Zamknięta tak, przez lata trwałaś,
wtulona w ciszę przeszłych dni,
do pustki jasno uśmiechałaś,
i nie wiedziałaś co to łzy.
Skrzypieniem mrok rozerwał promień,
rozgrzał na chwilę dłonie Twe,
w serce rzucono ostry kamień,
i dojrzał mrok płynącą łzę.
I przytuliłaś promyk sercem,
szepnęłaś " tylko ciebie mam",
i zapragnęłaś czegoś więcej,
nie otworzyło niebo bram.
Mała dziewczynko w ciemnej szafie,
wciąż jeszcze ufność w oczach masz,
jak Ty chcę wierzyć, nie potrafię,
wciąż krzyczę w ciszę, Ty to znasz.
Komentarze (5)
Zastanawiałam sie nie raz - czy to ty, czy to ja
zamknietą jestem w ciemnej szafie; strach lepiej w
ciemności znosić niż w świetle jaskrawego dnia...

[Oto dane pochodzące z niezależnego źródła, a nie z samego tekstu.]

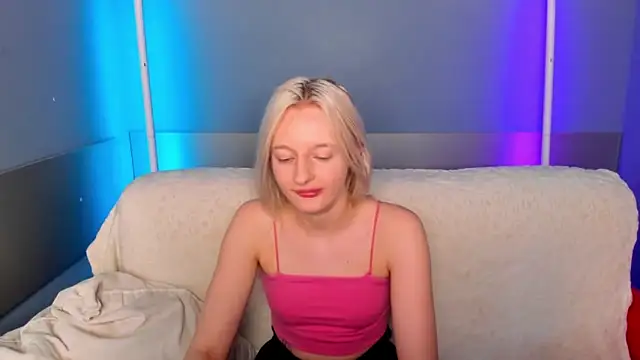 Snapshot of AlessaKiss chatting on May 30, 1:45 am AlessaKiss online show from May 30, 1:45 am
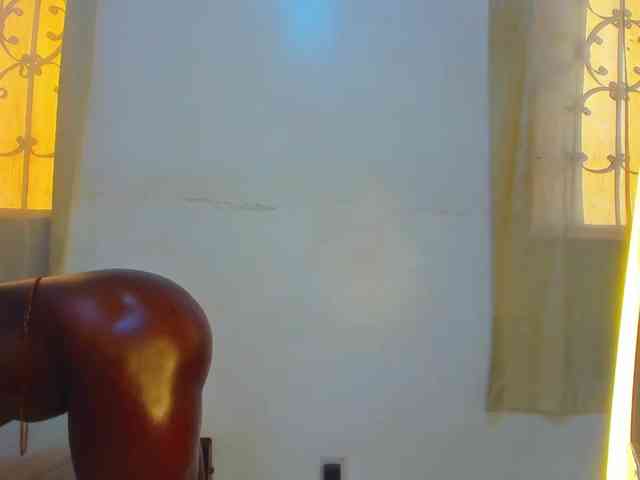 Lilyusk11 webcam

,,Mała dziewczynko w ciemnej szafie''-obawiam się,że
bez tych słów wiersz byłby mdły a tak przesłanie tego
wiersza nabrało ciepłej, delikatnej głębi.
Zawsze trzeba mieć nadzieję, że ktoś jednak otworzy
szafę, odkurzy i przytuli Tą z warkoczykami…
Lecz promień wbije w ciemnośc szafy, ostry swój jezyk,
lecz cieplutki, i zmyje łzy co rok za rokiem
kapią gdzieś w głębi po cichutku...Wiersz dzisiejsza
peerełka z przesłaniem
Oto czym potrafią stać się nasze lęki, kolejnym dobrym
wierszem...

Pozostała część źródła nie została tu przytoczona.